По мысли Ильича, придание дополнительных важных организационных и контрольных функций Рабкрину (вплоть до участия его представителей на заседаниях высших партийных органов) приведет к тому, «что в нашем ЦК уменьшится влияние чисто личных и случайных обстоятельств и тем самым понизится опасность раскола». Нетрудно заметить, как упорно возвращается он к раздирающим Политбюро противоречиям, которые в первую очередь были связаны с расхождениями взглядов Сталина и Троцкого.
Опасения Ленина были связаны еще и с провозглашенной новой экономической политикой (нэп). «…Судьба нашей республики, – писал он, – будет зависеть от того, пойдет ли крестьянская масса с рабочим классом, сохраняя верность союзу с ним, или она даст «нэпманам», т. е. новой буржуазии, разъединить себя с рабочими… Чем яснее мы будем видеть перед собою этот двоякий исход, чем яснее будут понимать его все наши рабочие и крестьяне, тем больше шансов на то, что нам удастся избегнуть раскола, который был бы губителен для Советской республики».
Так завершается статья «Как нам реорганизовать Рабкрин».
* * *
В статье «Лучше меньше, да лучше» Владимир Ильич, как мы уже сказали, вновь пишет о Рабкрине. По мысли Ленина, обновленный и реорганизованный Рабкрин призван стать образцовым наркоматом. Именно он должен «определять собой весь наш госаппарат в целом».
Ленин предложил, по примеру обновленного Рабкрина, «соединить учреждения партийные с советскими», так же как «деятельность учебную с деятельностью должностной». Справедливо отметил: «У нас уживается рядом теоретическая смелость в общих построениях и поразительная робость по отношению к какой-нибудь самой незначительной канцелярской реформе. Какая-нибудь величайшая всемирная земельная революция разрабатывается с неслыханной в иных государствах смелостью, а рядом не хватает фантазии на какую-нибудь десятистепенную канцелярскую реформу…»
Надо заметить, что увлечение «всемирной революцией» действительно было еще очень распространенным в эти годы. Революционное брожение, которое охватило после Первой мировой войны едва ли не полсвета, в начале 20-х в целом успокаивается, но международное рабочее движение по-прежнему остается мощной силой. Это способствовало сохранению веры в скорую победу социализма в мировом масштабе. Ленин и сам продолжал надеяться на всемирное торжество социалистической идеи. «На нашей стороне тот плюс, – пишет он, – что весь мир уже переходит теперь к такому движению, которое должно породить всемирную революцию». «Окончательная победа социализма вполне и безусловно обеспечена».

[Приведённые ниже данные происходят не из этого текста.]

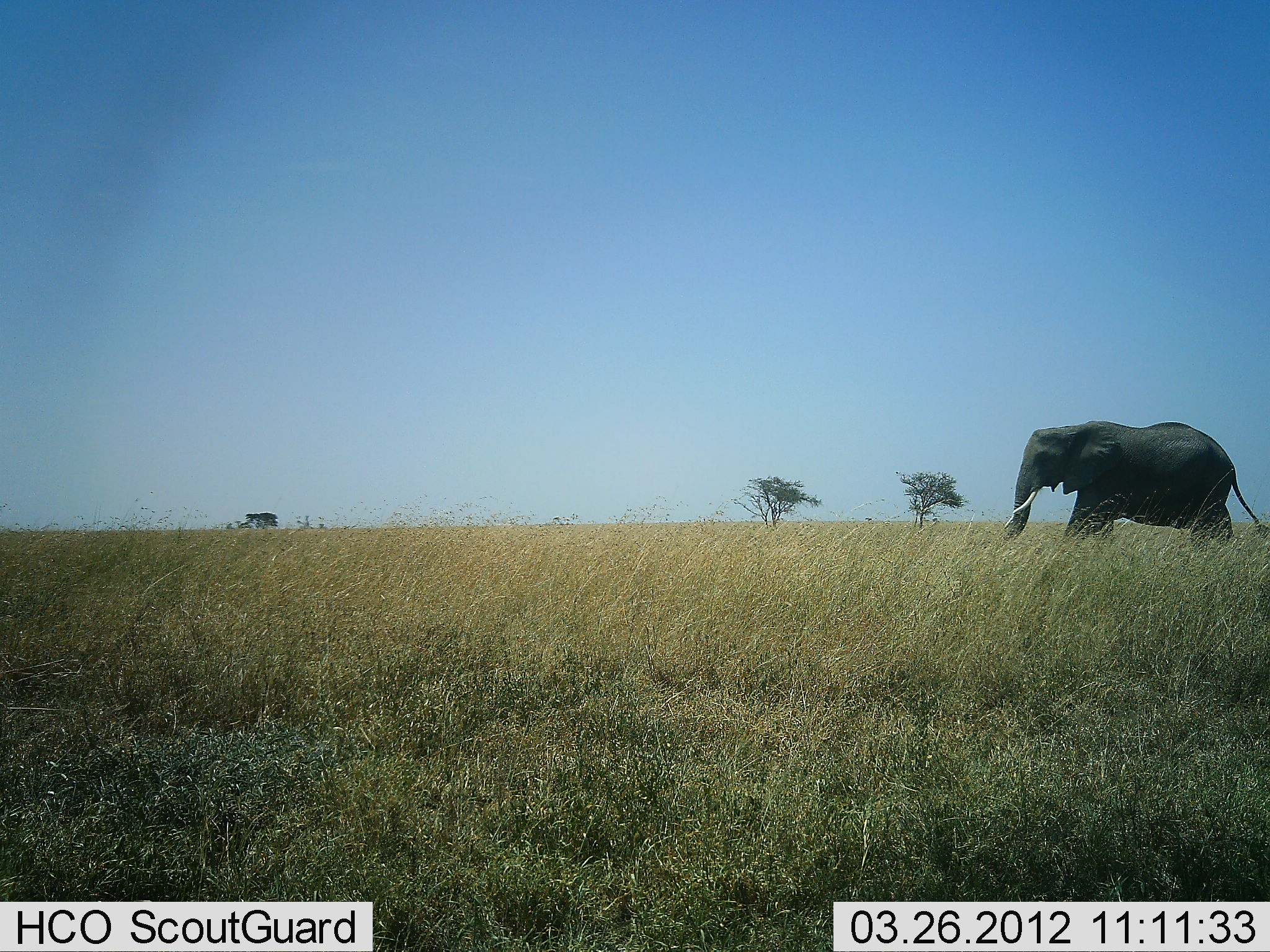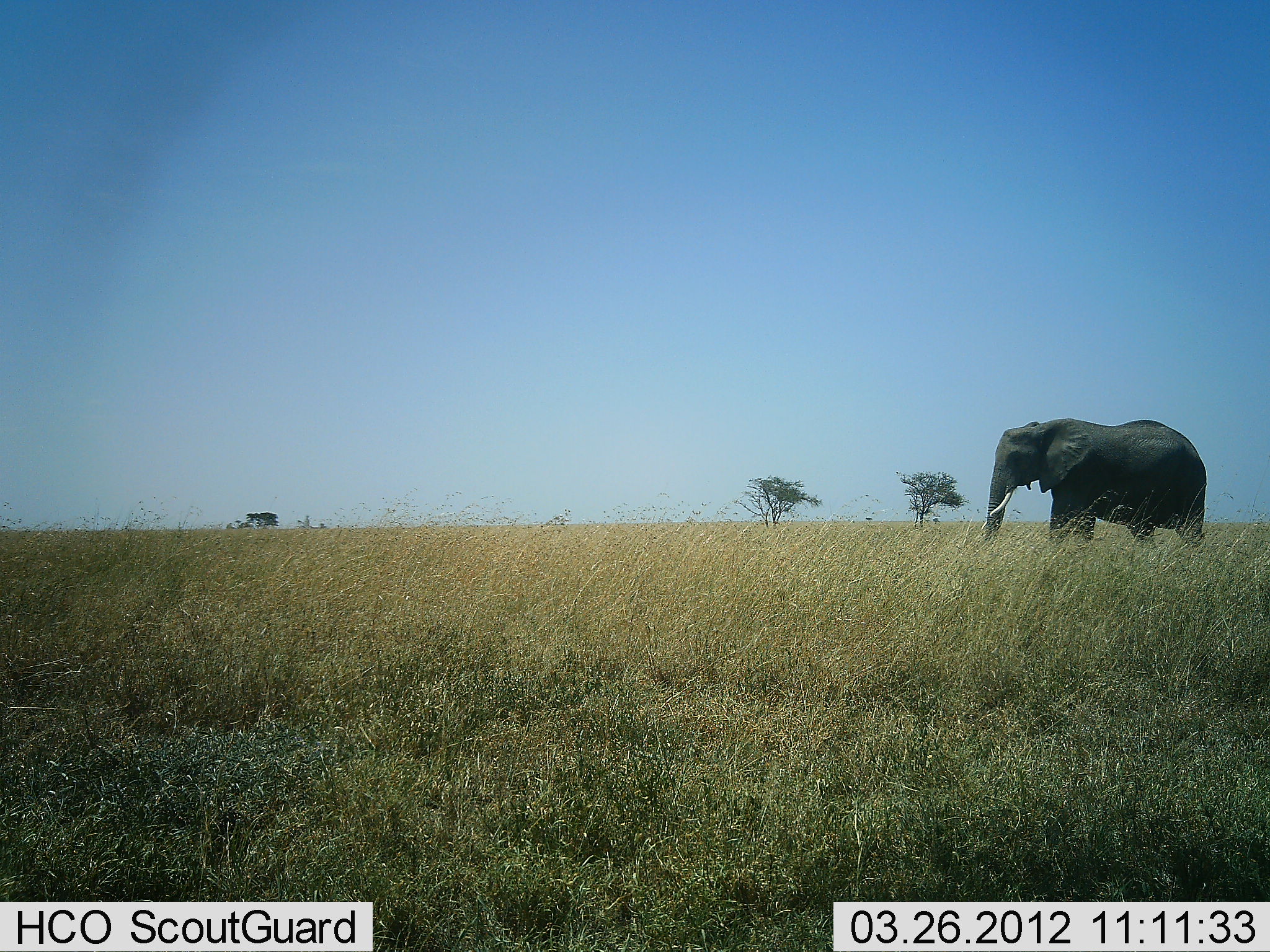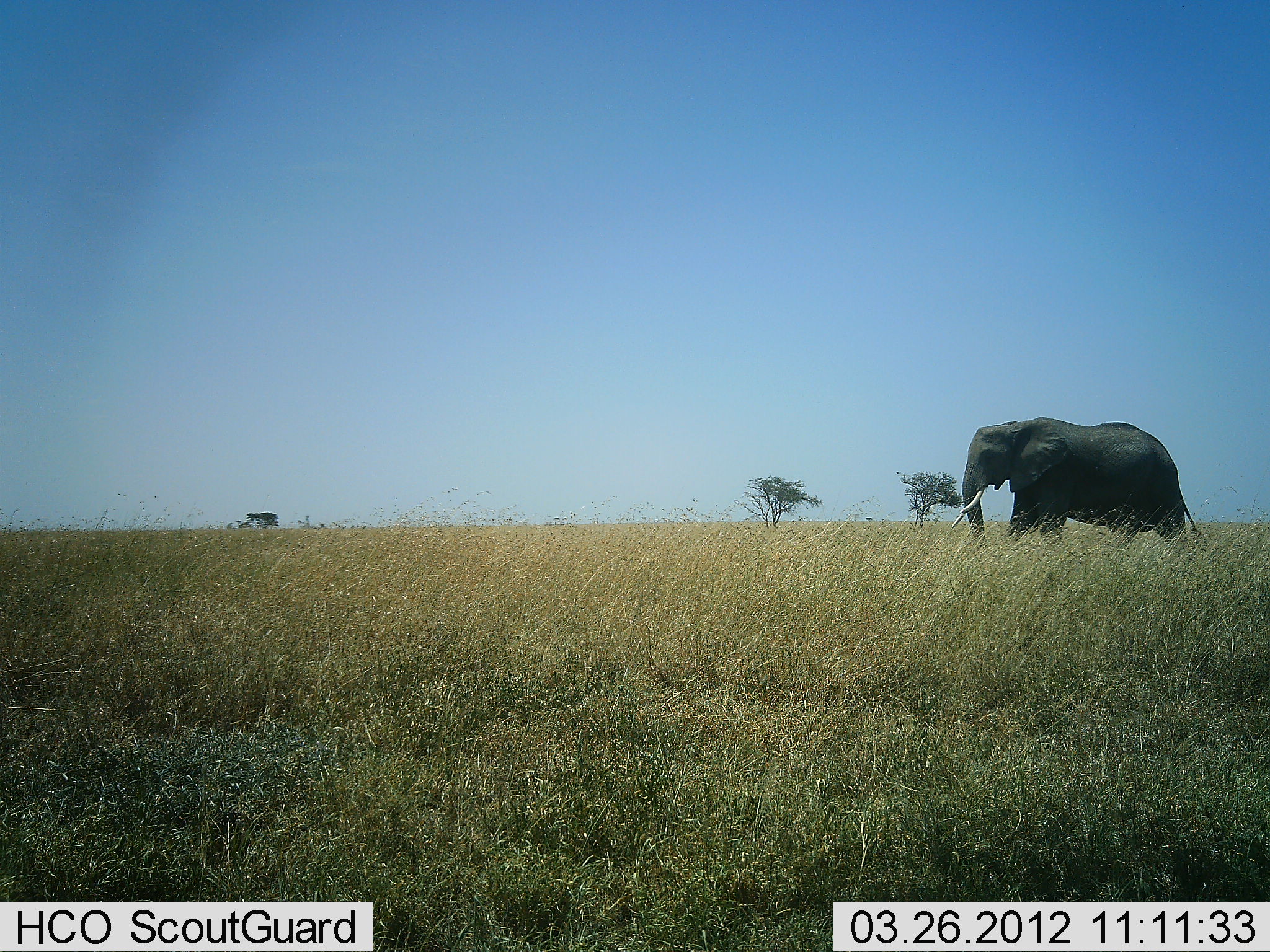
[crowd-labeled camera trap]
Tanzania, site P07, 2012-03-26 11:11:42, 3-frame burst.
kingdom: Animalia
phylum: Chordata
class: Mammalia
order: Proboscidea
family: Elephantidae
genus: Loxodonta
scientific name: Loxodonta africana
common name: african bush elephant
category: elephant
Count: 1.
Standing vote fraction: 15%.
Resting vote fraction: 0%.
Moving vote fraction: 88%.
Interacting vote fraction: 0%.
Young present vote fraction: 0%.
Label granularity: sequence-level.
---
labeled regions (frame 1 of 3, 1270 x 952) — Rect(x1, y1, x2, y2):
animal: Rect(983, 420, 1270, 557)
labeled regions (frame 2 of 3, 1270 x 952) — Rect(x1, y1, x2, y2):
animal: Rect(982, 418, 1207, 550)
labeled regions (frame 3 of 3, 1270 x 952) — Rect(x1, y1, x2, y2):
animal: Rect(952, 417, 1208, 554)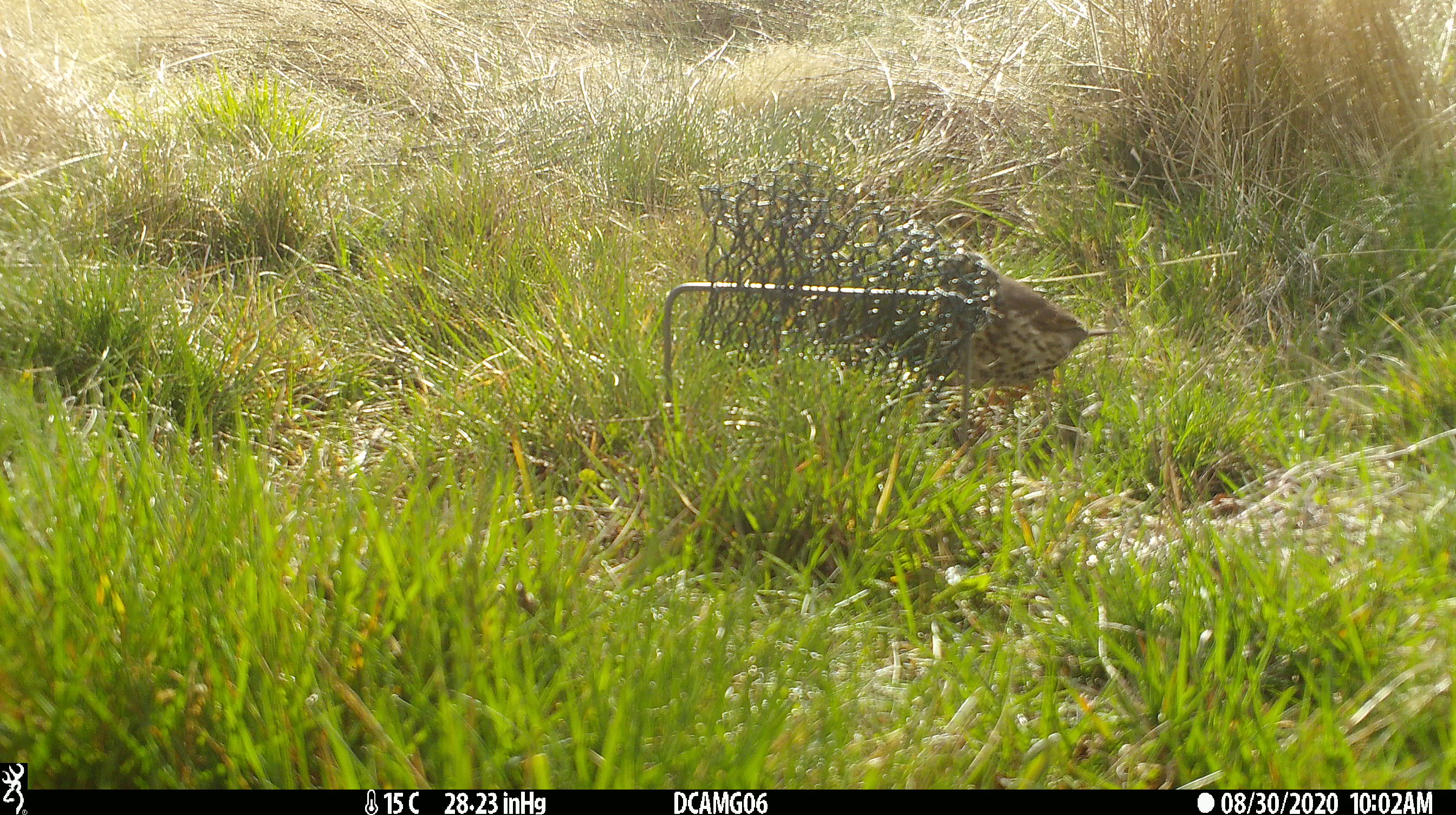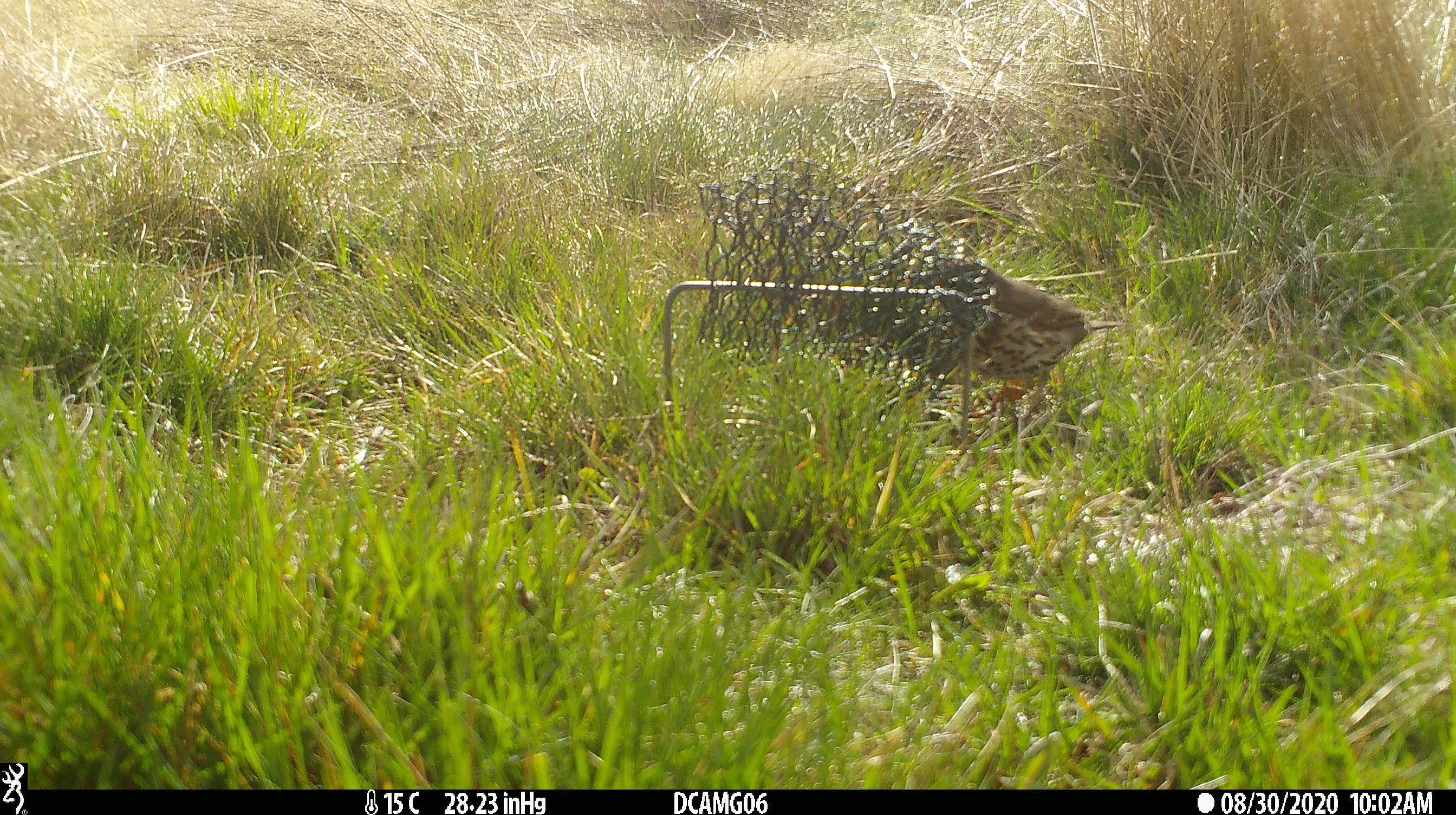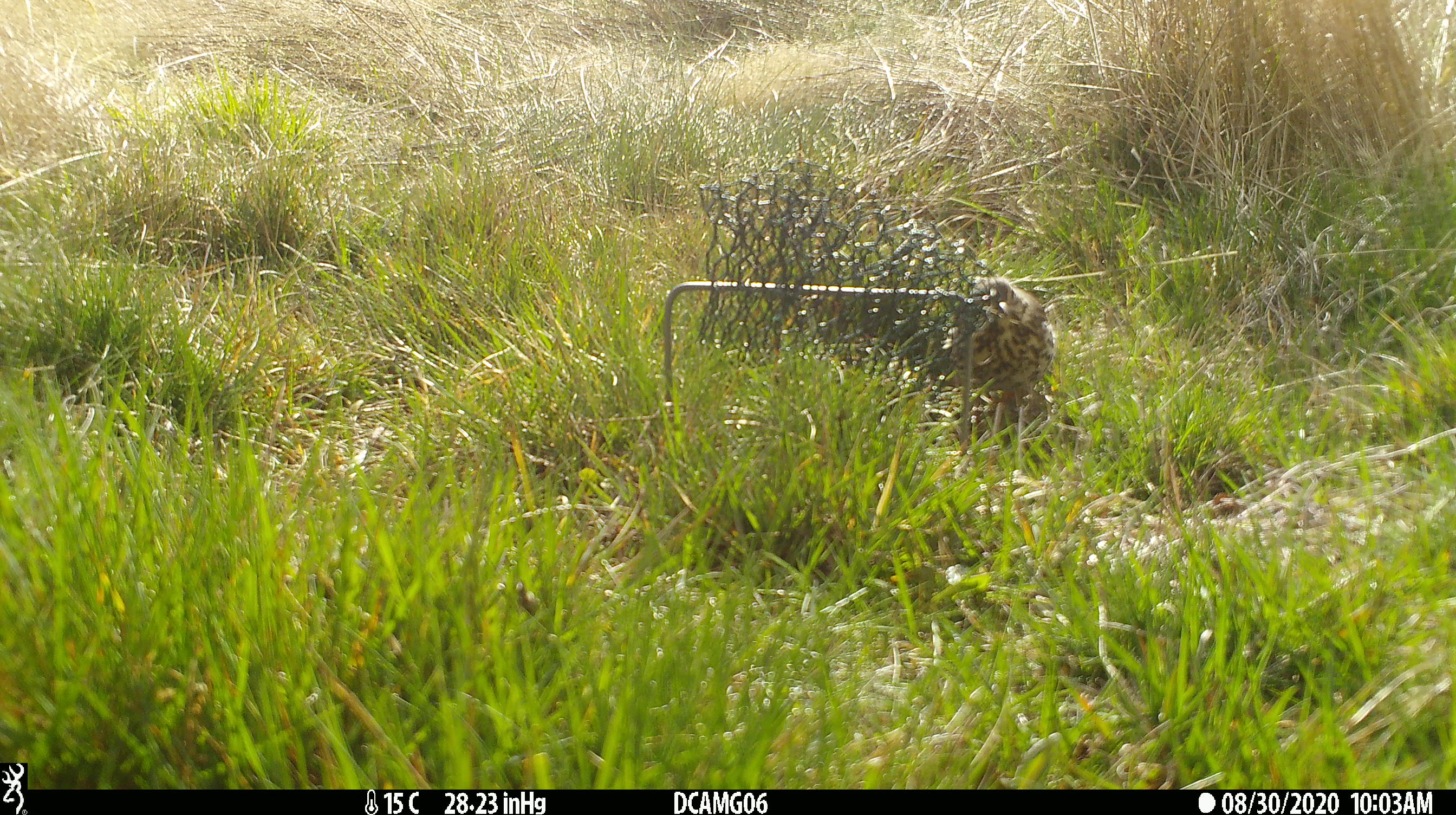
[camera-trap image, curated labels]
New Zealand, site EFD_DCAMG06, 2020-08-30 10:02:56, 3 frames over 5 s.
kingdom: Animalia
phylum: Chordata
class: Aves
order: Passeriformes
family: Turdidae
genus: Turdus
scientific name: Turdus philomelos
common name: song thrush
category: thrush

Собственно, в 1917 году российская социалистическая революция и совершалась большевиками в надежде на то, что непременно произойдет революция мировая и тогда победивший пролетариат Европы поможет русскому рабочему классу построить социализм в России. Поскольку мировая революция не свершилась, большевикам пришлось строить социализм самостоятельно, да еще в стране, где практически не было экономических предпосылок для его строительства.
Ленин прекрасно понимал, за какую «архитруднейшую» работу взялись русские коммунисты. Он открыто признавал, что российскому обществу «не хватает цивилизации для того, чтобы перейти непосредственно к социализму, хотя мы и имеем для этого политические предпосылки».